SEATTLE -- Starbucks agreed to give up its right to be the exclusive purveyor of "super premium" coffee to Keurig Green Mountain, as the maker of the Keurig K-cup brewing system devises new strategies to fend off a recent surge in competitors in the burgeoning market for single-serve coffee pods.
Keurig saw important intellectual property licenses protecting the K-cup expire in 2012. Since then, rival coffee producers have been manufacturing pods compatible with the best-selling brewing system without paying license fees to Keurig.
Starbucks has been an important partner for Keurig, launching licensed K-cups in late 2011, and last year signed a five-year agreement that allowed Starbucks to add more brands to its K-cup line-up. Through the end of last year, Starbucks had shipped more than 2 billion K-cup pods.
The companies announced Friday that the deal was amended to end Starbucks' exclusivity at the top of the line of K-cup's products, in exchange for "improved business terms" and the opportunity to market a wider variety of pods.
Also on Friday, Keurig announced it struck a new deal with Starbucks rival Peet's Coffee & Tea, which broke into the single-cup pod market seven months ago. Financial terms were not disclosed, but Keurig will distribute licensed K-cup packs for coffee and tea.
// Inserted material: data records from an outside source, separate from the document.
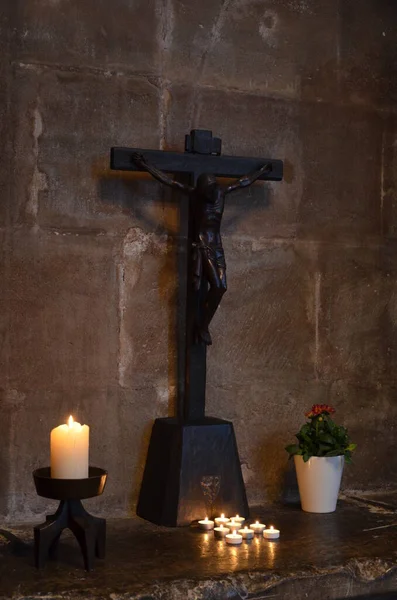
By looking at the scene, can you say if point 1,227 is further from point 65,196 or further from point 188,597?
point 188,597

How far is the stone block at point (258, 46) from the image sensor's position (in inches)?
151

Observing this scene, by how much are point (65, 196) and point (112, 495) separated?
1.19m

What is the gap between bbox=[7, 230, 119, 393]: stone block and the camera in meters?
3.55

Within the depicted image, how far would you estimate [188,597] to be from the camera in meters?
2.77

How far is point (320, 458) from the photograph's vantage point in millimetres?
3689

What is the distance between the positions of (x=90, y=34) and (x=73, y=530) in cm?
190

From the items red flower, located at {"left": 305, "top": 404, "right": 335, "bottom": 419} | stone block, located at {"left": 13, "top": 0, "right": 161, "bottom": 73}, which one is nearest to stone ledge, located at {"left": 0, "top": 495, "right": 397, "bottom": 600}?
red flower, located at {"left": 305, "top": 404, "right": 335, "bottom": 419}

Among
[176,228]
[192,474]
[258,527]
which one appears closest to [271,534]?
[258,527]

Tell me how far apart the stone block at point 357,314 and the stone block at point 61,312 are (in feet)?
3.16

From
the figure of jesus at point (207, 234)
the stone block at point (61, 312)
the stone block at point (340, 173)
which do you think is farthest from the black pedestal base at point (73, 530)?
the stone block at point (340, 173)

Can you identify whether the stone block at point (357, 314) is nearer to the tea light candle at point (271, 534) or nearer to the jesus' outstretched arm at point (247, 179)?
the jesus' outstretched arm at point (247, 179)

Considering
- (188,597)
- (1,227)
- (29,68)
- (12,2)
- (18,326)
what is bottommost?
(188,597)

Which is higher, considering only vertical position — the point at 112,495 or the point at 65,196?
the point at 65,196

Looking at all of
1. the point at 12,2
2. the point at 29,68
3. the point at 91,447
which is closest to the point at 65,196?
the point at 29,68
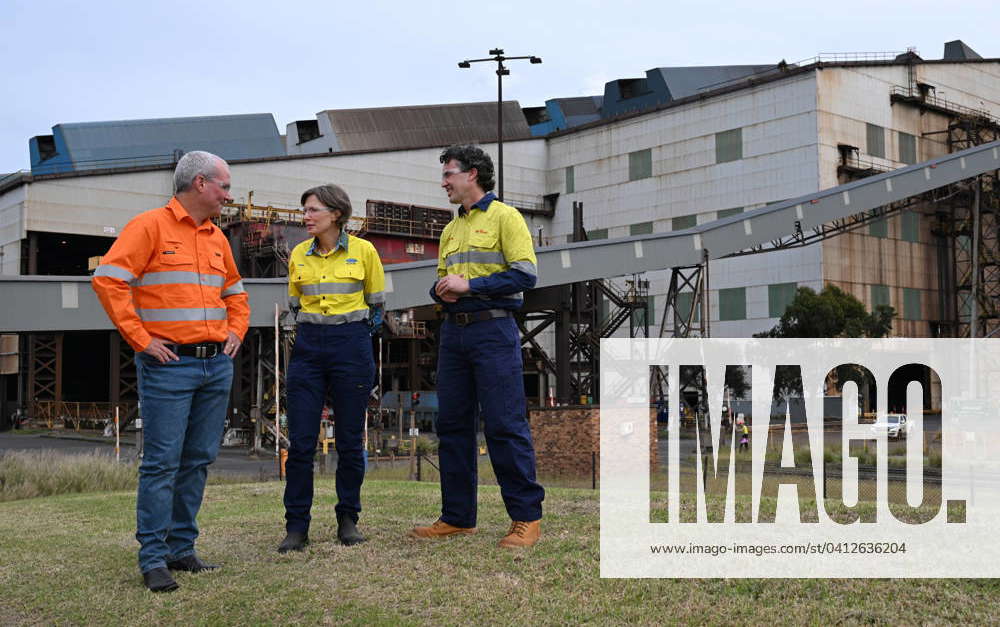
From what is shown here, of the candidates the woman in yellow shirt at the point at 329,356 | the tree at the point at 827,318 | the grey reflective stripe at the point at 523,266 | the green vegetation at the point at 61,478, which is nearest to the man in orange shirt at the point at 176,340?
the woman in yellow shirt at the point at 329,356

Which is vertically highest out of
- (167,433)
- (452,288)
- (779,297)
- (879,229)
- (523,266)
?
(879,229)

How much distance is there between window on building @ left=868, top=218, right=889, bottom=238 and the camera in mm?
44844

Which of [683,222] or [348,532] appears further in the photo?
[683,222]

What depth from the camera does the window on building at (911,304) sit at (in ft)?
153

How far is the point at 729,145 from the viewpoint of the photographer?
47031mm

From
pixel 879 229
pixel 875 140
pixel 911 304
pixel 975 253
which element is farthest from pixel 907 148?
pixel 911 304

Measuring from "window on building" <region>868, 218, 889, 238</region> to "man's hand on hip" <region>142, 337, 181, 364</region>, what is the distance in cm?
4387

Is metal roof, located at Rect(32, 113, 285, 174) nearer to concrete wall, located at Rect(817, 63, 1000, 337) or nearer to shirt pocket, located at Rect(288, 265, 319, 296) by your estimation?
concrete wall, located at Rect(817, 63, 1000, 337)

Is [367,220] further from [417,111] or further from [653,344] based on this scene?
[417,111]

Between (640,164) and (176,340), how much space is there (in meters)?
47.7

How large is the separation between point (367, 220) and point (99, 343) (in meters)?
19.3

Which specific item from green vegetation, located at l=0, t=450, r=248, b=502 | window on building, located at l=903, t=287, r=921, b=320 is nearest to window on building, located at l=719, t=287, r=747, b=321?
window on building, located at l=903, t=287, r=921, b=320

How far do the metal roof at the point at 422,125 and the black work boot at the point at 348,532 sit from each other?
164 ft

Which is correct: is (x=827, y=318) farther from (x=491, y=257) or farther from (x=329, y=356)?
(x=329, y=356)
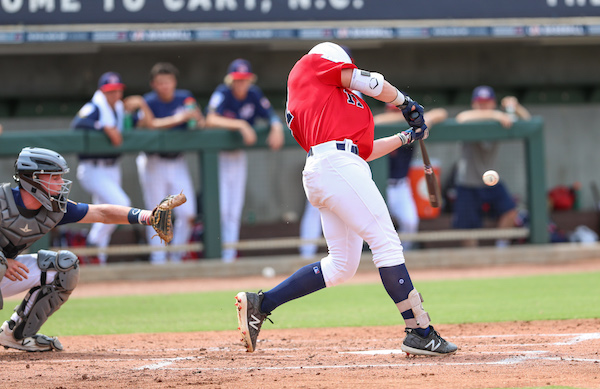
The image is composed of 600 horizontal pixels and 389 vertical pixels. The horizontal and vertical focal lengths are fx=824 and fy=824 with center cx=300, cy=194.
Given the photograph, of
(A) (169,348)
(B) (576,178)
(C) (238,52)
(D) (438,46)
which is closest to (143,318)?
(A) (169,348)

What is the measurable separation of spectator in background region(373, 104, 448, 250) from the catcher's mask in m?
5.59

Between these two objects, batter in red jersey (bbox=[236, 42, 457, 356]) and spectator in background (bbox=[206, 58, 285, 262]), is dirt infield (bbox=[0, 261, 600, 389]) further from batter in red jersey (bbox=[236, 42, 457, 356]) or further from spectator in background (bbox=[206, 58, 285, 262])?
spectator in background (bbox=[206, 58, 285, 262])

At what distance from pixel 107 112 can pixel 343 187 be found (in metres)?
5.38

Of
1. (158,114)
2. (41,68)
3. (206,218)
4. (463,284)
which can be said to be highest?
(41,68)

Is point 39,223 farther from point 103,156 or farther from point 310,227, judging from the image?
point 310,227

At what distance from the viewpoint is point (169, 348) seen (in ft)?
15.8

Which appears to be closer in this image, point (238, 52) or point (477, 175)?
point (477, 175)

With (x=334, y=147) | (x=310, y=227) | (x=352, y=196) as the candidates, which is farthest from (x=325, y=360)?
(x=310, y=227)

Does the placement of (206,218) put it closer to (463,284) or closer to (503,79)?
(463,284)

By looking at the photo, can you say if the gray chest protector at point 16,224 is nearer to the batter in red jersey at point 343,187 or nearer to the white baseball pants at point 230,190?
the batter in red jersey at point 343,187

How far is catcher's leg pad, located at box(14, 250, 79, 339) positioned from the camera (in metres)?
4.60

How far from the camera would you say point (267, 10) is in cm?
1001

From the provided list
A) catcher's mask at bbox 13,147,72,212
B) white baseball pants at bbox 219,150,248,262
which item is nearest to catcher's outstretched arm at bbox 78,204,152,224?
catcher's mask at bbox 13,147,72,212

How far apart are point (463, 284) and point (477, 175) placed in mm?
2100
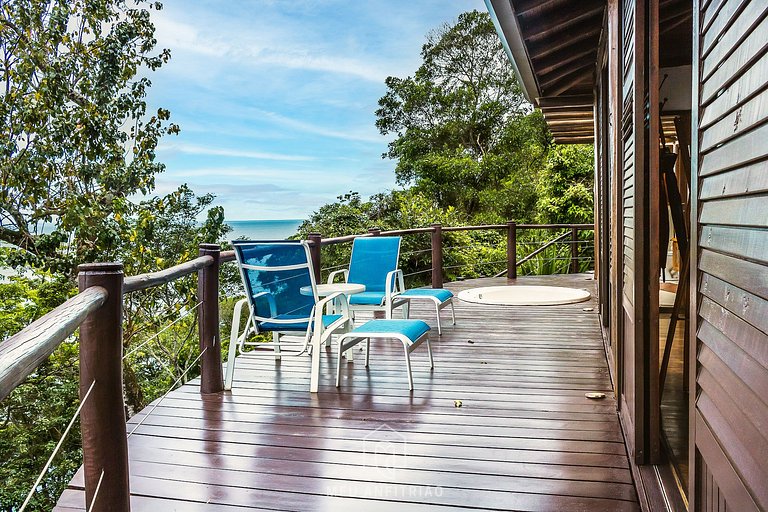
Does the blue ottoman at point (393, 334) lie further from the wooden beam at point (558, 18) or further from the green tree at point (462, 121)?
the green tree at point (462, 121)

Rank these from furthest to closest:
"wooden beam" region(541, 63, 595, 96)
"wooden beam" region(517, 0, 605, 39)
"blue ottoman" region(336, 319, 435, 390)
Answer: "wooden beam" region(541, 63, 595, 96)
"wooden beam" region(517, 0, 605, 39)
"blue ottoman" region(336, 319, 435, 390)

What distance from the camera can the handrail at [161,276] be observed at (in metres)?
2.47

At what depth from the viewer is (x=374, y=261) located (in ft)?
17.8

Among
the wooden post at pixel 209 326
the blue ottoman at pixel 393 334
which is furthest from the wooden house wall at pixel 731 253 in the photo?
the wooden post at pixel 209 326

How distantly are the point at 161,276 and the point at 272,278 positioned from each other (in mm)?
1082

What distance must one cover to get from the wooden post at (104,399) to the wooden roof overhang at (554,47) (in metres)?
2.77

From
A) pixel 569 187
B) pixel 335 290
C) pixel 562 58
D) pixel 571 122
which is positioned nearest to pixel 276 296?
pixel 335 290

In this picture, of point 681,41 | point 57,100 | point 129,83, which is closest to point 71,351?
point 57,100

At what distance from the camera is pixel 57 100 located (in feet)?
27.3

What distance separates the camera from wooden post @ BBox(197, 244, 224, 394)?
3680 millimetres

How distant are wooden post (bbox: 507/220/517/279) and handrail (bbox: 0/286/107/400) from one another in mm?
7542

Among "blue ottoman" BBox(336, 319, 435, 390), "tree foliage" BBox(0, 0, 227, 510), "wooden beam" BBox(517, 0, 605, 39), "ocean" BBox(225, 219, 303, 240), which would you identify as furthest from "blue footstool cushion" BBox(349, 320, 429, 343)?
"tree foliage" BBox(0, 0, 227, 510)

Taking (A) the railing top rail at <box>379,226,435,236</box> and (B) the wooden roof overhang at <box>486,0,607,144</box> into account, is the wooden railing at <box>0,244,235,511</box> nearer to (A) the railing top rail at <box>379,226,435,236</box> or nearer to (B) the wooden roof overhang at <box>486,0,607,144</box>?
(B) the wooden roof overhang at <box>486,0,607,144</box>

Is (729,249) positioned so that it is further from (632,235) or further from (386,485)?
(386,485)
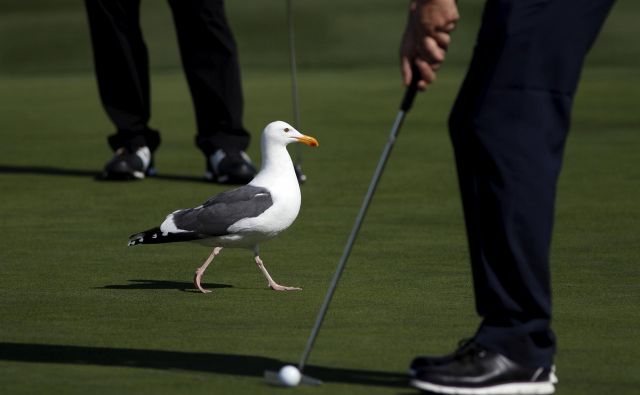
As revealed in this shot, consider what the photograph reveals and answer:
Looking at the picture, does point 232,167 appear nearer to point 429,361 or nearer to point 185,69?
point 185,69

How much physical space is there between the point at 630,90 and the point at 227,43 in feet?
16.5

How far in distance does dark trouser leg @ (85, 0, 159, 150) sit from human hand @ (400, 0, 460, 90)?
452 centimetres

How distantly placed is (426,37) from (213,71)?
4.39 meters

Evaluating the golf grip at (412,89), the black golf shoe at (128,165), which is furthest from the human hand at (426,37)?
the black golf shoe at (128,165)

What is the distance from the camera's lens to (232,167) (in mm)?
7617

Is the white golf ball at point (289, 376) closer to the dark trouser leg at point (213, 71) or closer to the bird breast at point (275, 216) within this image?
the bird breast at point (275, 216)

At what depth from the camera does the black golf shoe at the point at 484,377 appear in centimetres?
345

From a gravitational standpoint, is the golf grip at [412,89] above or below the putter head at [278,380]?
above

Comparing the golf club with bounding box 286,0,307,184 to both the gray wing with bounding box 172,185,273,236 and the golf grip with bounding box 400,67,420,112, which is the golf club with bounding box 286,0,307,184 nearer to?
the gray wing with bounding box 172,185,273,236

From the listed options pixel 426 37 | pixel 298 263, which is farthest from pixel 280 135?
pixel 426 37

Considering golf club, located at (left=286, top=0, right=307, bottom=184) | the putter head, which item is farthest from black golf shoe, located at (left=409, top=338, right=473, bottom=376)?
golf club, located at (left=286, top=0, right=307, bottom=184)

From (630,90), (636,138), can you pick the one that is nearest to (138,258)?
(636,138)

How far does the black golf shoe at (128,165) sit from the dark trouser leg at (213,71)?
29cm

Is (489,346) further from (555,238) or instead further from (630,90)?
(630,90)
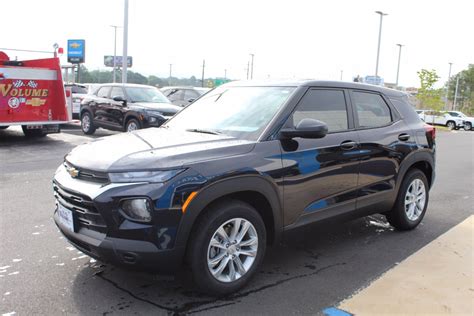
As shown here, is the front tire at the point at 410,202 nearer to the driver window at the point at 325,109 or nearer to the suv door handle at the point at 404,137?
the suv door handle at the point at 404,137

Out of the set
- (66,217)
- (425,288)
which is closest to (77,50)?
(66,217)

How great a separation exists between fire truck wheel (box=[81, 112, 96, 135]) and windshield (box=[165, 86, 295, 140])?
10308 mm

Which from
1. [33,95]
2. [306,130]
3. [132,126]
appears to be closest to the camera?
[306,130]

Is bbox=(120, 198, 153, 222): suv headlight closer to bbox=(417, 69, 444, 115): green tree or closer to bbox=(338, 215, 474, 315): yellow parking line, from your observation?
bbox=(338, 215, 474, 315): yellow parking line

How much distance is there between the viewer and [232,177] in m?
3.41

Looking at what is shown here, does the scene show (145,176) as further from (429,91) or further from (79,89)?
(429,91)

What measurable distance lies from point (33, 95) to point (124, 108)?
2.39m

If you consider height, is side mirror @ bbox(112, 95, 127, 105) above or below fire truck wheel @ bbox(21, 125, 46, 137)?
above

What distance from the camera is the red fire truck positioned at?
11.4 metres

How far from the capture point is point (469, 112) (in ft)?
192

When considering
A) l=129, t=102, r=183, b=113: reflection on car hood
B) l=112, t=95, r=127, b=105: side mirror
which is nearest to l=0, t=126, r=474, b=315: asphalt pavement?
l=129, t=102, r=183, b=113: reflection on car hood

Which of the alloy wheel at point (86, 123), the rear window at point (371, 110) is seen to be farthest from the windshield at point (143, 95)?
the rear window at point (371, 110)

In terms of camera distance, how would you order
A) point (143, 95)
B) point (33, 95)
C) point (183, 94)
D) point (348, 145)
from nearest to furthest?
point (348, 145)
point (33, 95)
point (143, 95)
point (183, 94)

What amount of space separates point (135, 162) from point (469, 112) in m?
63.3
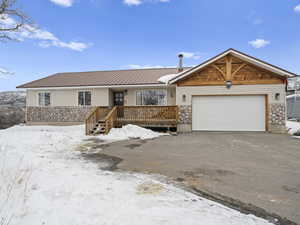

Sales of coffee made in single-serve brewing systems barely existed five years ago but now account for more than a quarter of every dollar Americans spend on coffee to drink at home. The category, led by Keurig, is growing quickly, even as others challenge its dominance.
Keurig executives have said that unlicensed K-cups have taken 14 percent of the market. To counter the growth of these often-cheaper rivals, Keurig is launching a new version of its brewing system and also seeking to lure unlicensed K-cup makers into becoming licensed partners.